**Requests**
a – Answer these from the database design thread:
(i) Which FoodName does the Foods table pair with FoodID 8?
(ii) In PerformanceDBA's comment dated Apr 25 '15 at 17:07, what are verbs said to be?
(iii) Who asks for the updates to be consolidated into one coherent whole?
b – List every distinct username that signs a comment in the database design thread.
c – Reproduce verbatim the passage of the database design thread from "The example tables" up to and including "more relational way.".

## start Text shown

Using a concatenated string is a bad idea from the perspective of relational database design.

Another option is to add another table and use a foreign key.

Foods

| FoodID | FoodName |
|--------+----------|
|      8 | Rice     |

EatenBy

| FoodID | EatenBy |
|--------+---------|
|      8 |  Humans |
|      8 |       6 |
|      8 |       7 |

It's better than the first solution. The problem is that the EatenBy field stores values of different meanings. Is that a problem? How do I model this requirement? How do I achieve 3NF?

The example tables here are a bit contrived, but I do run into situations like this at work. I have seen quite a few tables just use a concatenated string. I think it is bad but can't think of a more relational way.

Let's try a different technique. Perhaps you could (a) name all your *Things* (b) name all activities, such as *EatenBy* (c) list all your classifiers eg. *Gender, AnimalType, etc*. — PerformanceDBA, Apr 25 '15 at 11:21
Similar to the "Catch Fish" example, humans and animals can be both represented as animals. Just as fishers catch fish, animals eat foods. How about creating a new entity like this: Eat (AnimalType Animal Food)? If we create a table for Eat, will the table contain too many records when all humans eat a food? — dzhu, Apr 25 '15 at 12:21
(a) *Too Many recds* No, not in a RDb, we have unduplicated **rows**. (Yes, in a RFS that has 1 record per whatever, and masses of duplication). (b) So it is looking like you want a "map" between *Things* and *Activities*, where the *Thing* could be the subject or the object. (c) *Eat* is a verb, why would we need verbs as entities ? Verbs are joins between entities. Refer to the linked post re **real** Predicates, the ones you were taught are violently not Predicates. That's why I asked for a list of *Activities*. — PerformanceDBA, Apr 25 '15 at 17:07
That is no problem at all, but it sounds too simple. Eg. (a) How are the Specs grouped, by Project ? (b) Then are Projects and UserGroups the same, or different ? (c) Does the User who creates/edit a Spec get access to it (even if they are not in the Group that the spec belongs to) ? (d) Does an User belong to one Group or many ? (e) I take it **AccessibleTo** is either an User xor a Group ... in which case, *A super user specifies whether a spec can be accessed by a user or users of a specific group* is false or confused ? — PerformanceDBA, Apr 26 '15 at 10:47
I have responded to the update in my Answer. Next time you update your question, ping me, via a comment, starting with @PerformanceDBA. — PerformanceDBA, Apr 26 '15 at 13:12
What I wanted to know at first was exactly a way to create a "map" between Things and Activities, where the Thing could be the subject or the object. Now I realized that it is not possible in the relational model. A relation can't be the value of an attribute. — dzhu, Apr 26 '15 at 15:36
a) That *xxxx is not possible in the RM* is OO/ORM nonsense, just like all the other pathetic nonsense eg. *the RM doesn't support hierarchies*, etc, that they write. There is nothing that cannot be modelled in the RM. But it will take a few progressions to get to the point where you can understand it. — PerformanceDBA, Apr 28 '15 at 13:08
Rather than add *Update* headers, can you please consolidate the 'updates' into one coherent whole? Your question needs to be readable and usable for future visitors too, and the edit history doesn't matter to them. For those interested how the final version came about there is always the edit history, visible to everyone. — Martijn Pieters, Jun 09 '15 at 07:03
@MartijnPieters. Thanks, Martijn. I will find a way to make the question more readable. — dzhu, Jun 09 '15 at 07:19
@PerformanceDBA. Any idea how to *normalize* the **updates**? To clear up the bloated question, we can : a) consolidate the updates into one coherent whole, as MartijnPieters suggests; b) move them to separate answers c) use other methods. — dzhu, Jun 09 '15 at 07:24
This is unclear. (That is why the reams of comments on this page.) What does "reference a group of records in other tables" mean? What is your question? It's not even clear whether you are addressing database design or displaying results. PS Please ask one question per question. Please clarify via edits, not comments. PS There is nothing wrong per-se with relation-valued attributes. — philipxy, Apr 06 '19 at 11:09

score 4 · Accepted Answer · edited Dec 30 '19 at 00:10

This Answer is laid out in chronological order. The Question progressed in terms of detail, noted as Updates. There is a series of matching Responses.

## end Text shown
## start Given information

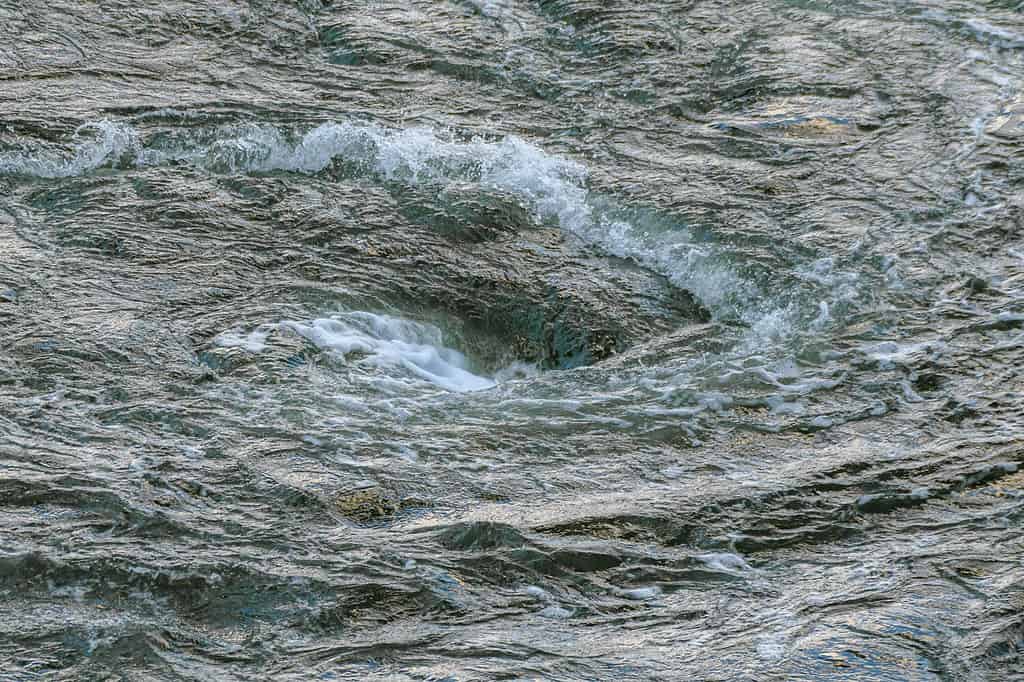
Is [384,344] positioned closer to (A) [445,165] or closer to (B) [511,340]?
(B) [511,340]

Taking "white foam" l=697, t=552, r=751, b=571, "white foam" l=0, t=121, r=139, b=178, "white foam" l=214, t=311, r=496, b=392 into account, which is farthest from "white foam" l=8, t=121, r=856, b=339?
"white foam" l=697, t=552, r=751, b=571

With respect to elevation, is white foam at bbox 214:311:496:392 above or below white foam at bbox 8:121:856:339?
below

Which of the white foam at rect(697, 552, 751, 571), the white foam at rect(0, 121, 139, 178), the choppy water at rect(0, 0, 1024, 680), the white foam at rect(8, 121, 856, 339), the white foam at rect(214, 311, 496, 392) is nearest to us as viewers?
the choppy water at rect(0, 0, 1024, 680)

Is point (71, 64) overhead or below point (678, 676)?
overhead

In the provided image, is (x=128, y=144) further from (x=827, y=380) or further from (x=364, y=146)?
(x=827, y=380)

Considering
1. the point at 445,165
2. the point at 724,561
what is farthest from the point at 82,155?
the point at 724,561

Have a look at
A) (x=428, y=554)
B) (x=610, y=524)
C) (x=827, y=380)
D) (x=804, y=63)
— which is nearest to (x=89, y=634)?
(x=428, y=554)

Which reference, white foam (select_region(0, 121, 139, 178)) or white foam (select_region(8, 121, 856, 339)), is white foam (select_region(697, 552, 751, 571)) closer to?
white foam (select_region(8, 121, 856, 339))

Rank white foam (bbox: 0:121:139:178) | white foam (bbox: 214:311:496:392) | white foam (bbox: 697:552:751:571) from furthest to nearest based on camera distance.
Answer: white foam (bbox: 0:121:139:178)
white foam (bbox: 214:311:496:392)
white foam (bbox: 697:552:751:571)
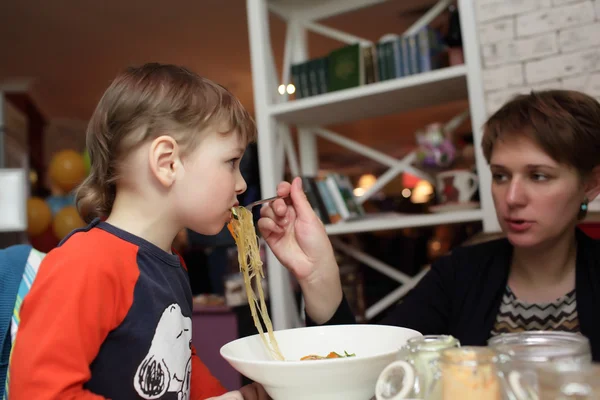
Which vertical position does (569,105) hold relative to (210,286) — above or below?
above

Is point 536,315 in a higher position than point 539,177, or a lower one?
lower

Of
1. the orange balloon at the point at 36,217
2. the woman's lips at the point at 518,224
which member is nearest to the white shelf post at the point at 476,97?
the woman's lips at the point at 518,224

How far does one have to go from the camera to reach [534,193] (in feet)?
4.35

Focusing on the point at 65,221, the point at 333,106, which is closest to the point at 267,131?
the point at 333,106

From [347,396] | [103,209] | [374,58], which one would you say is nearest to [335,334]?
[347,396]

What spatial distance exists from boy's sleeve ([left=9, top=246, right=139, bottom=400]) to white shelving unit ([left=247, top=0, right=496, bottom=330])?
1692 millimetres

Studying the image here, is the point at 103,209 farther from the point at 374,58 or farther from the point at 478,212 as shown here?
the point at 374,58

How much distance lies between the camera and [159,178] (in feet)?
3.27

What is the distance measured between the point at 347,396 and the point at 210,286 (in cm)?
312

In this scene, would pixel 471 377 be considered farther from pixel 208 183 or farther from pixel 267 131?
pixel 267 131

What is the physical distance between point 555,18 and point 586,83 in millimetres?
292

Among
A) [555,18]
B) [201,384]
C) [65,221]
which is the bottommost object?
[201,384]

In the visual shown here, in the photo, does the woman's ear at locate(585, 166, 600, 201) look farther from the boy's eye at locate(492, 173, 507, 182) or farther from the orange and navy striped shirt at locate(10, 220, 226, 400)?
the orange and navy striped shirt at locate(10, 220, 226, 400)

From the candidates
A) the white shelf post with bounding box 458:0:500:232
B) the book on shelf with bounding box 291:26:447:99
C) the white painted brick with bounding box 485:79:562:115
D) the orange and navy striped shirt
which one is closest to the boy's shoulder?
the orange and navy striped shirt
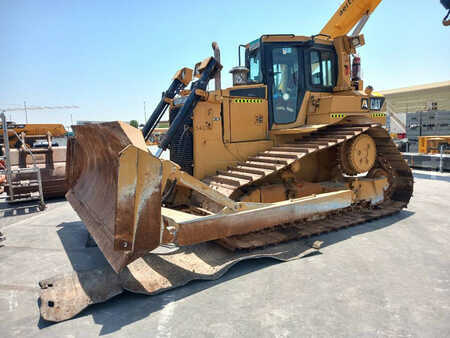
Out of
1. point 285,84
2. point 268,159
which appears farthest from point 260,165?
point 285,84

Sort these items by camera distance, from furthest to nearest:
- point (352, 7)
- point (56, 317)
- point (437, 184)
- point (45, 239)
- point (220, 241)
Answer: point (437, 184) < point (352, 7) < point (45, 239) < point (220, 241) < point (56, 317)

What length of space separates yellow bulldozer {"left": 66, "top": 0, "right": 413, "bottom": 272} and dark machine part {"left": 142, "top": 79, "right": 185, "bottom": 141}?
0.02 meters

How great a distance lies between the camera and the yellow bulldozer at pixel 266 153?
13.0ft

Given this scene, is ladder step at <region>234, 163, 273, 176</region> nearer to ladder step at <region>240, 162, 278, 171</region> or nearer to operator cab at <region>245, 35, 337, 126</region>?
ladder step at <region>240, 162, 278, 171</region>

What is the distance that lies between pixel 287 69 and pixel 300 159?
62.6 inches

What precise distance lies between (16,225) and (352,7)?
Answer: 9130mm

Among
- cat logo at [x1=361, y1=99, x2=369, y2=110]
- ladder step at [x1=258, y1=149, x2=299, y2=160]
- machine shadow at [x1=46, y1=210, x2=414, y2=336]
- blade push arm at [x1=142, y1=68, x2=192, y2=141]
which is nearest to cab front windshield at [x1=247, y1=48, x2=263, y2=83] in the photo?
blade push arm at [x1=142, y1=68, x2=192, y2=141]

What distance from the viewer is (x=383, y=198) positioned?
6297 millimetres

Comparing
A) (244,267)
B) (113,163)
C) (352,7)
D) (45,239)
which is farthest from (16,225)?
(352,7)

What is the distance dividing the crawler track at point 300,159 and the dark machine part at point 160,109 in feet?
6.18

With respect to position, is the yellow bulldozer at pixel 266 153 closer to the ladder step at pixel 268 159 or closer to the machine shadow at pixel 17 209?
the ladder step at pixel 268 159

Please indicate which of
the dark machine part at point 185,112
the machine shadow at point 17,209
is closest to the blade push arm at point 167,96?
the dark machine part at point 185,112

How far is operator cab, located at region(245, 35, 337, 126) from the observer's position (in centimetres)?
549

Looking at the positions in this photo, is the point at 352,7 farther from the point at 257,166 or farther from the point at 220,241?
the point at 220,241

## end Given information

**Responses to the exercise**
a –
(i) Rice
(ii) Joins between entities
(iii) Martijn Pieters

b – PerformanceDBA, dzhu, Martijn Pieters, philipxy

c –
The example tables here are a bit contrived, but I do run into situations like this at work. I have seen quite a few tables just use a concatenated string. I think it is bad but can't think of a more relational way.